• Quoted passage:

— START —

Atty. E wants to illustrate his point further. He tells the class: “You know class how it is easy to illustrate and to act out the crime of homicide/murder like what we did the other night but in the crime of rape it is nigh impossible. He advances: “Di ba Ms. Beautiful Lady seated on the right aisle?” Many sniggered. . .then came a passing thought: we’re all preoccupied. Who says he’s not?

* * *

Then came Atty. T whose eyes always glimmer in mystique that I can’t keep myself from staring at them, straight and uninterruptedly, within that short and ephemeral sixty minutes. Atty. T speaks in rapidity, with minimal and short pauses, one just wonders where she gets oxygen and the necessary fluids to maintain her vocals. She started with the provisions on legal separation and related these with void and voidable marriages. Atty. T underscored the mutual responsibility of married couples to copulate in order to actually consummate marriage. Impotency could be a ground to annul a marriage. Likewise, excessive desire to copulate on the part of one spouse that border in perversity could be a ground for legal separation. “. . .so that if one spouse is either suffering from nymphomania or satyriasis, the normal spouse could petition the court and ask for legal separation.” She continues: “However, if such perversion is consensual as between the spouses, for instance both engage in sadomasochism, one spouse could not later on complain that she/he is aggrieved by the sexual conduct and behavior of the other spouse.” Very Freudian huh. The imagination flickers in the air, speech balloons popping out tremendously above everybody’s head. One slouchy student appears to be aroused. . .the one beside her drools. . .like a deprived Pavlovian dog. I particularly diverged myself and remembered the bonobo chimpanzee and Freud’s definition of love: “Looove is the instinctual derivative of sex.” Quite true. [Me: And when sex disappears in this world, what would most likely happen?] [Flourescent bulb: Earth would be renamed the Insanity Planet!] The tantra was ended by Atty. T’s violent closing of her little black book that produced a shocking and embarrassing sound that somehow implied that we’re not allowed to indulge at the moment. She strutted her way out, passed the aisles her left hand clutching at her “hairy” handbag.

— END —

• Things to do:
- a) Pull out every line of the records below that contains the string "bbox".
- b) Write the next part of the law-class account above, starting right after its final sentence.

• Information provided:

— START —

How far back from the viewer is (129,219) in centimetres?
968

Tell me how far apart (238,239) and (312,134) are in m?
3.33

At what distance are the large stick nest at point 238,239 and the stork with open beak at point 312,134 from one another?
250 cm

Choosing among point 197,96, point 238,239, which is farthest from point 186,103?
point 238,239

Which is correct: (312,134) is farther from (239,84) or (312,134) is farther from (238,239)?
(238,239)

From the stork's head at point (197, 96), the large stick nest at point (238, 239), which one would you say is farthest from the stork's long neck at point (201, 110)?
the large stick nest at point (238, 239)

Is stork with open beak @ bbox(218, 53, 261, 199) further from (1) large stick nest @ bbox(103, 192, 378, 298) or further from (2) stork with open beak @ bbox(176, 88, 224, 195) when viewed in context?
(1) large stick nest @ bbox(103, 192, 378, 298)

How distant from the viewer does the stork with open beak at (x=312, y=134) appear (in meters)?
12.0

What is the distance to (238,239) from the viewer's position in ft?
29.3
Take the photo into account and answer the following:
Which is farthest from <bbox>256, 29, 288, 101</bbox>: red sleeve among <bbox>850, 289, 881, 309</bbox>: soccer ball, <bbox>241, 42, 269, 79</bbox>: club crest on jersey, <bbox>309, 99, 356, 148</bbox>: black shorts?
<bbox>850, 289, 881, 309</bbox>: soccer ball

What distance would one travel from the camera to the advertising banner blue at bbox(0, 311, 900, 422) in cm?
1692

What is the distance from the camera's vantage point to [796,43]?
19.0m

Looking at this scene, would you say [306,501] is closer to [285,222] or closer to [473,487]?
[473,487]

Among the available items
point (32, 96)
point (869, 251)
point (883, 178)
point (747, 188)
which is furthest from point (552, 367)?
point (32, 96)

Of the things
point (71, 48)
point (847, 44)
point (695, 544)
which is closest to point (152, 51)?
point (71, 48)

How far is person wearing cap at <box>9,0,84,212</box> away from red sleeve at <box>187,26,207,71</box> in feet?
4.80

— END —

• Answers for the tasks:
- a)
Is stork with open beak @ bbox(218, 53, 261, 199) further from (1) large stick nest @ bbox(103, 192, 378, 298) or further from (2) stork with open beak @ bbox(176, 88, 224, 195) when viewed in context?
(1) large stick nest @ bbox(103, 192, 378, 298)
Which is farthest from <bbox>256, 29, 288, 101</bbox>: red sleeve among <bbox>850, 289, 881, 309</bbox>: soccer ball, <bbox>241, 42, 269, 79</bbox>: club crest on jersey, <bbox>309, 99, 356, 148</bbox>: black shorts?
<bbox>850, 289, 881, 309</bbox>: soccer ball
What distance would one travel from the camera to the advertising banner blue at bbox(0, 311, 900, 422) in cm?

- b)
* * *

Atty. G walked in the classroom holding a plastic cup splattered with coffee stains on one side. . .took one sip before he began talking. “Okay, class where did we stop last time?” Atty. G is quite demure in his ways but he occasionally blurts out his repressed thoughts. His discussions mostly punctuated by green jokes on girlie-night bars and the indispensability of going nocturnal on weekends. While explaining the national ID system that was previously rendered unconstitutional he joked on his other companero who is apparently Atty. E. He said: “You know class, on hindsight, I think the ID system would benefit persons like Atty. E, because in such case Atty. E wouldn’t appear to be a Don Juan at the pleasure of his virile students who go nightly at his favorite bars using his name when asked at the entry point by bouncers.” Nothing but sex keeps the house alive on this soporific and supposedly romantic evening with all the mists and the lonesome walk at dark alleys partially illuminated by the dying light of lampposts.

Thursday, July 5, 2007

Of Pre-Made Lawyers & Robotics

Lawyers are made; they are not merely born to be in such profession.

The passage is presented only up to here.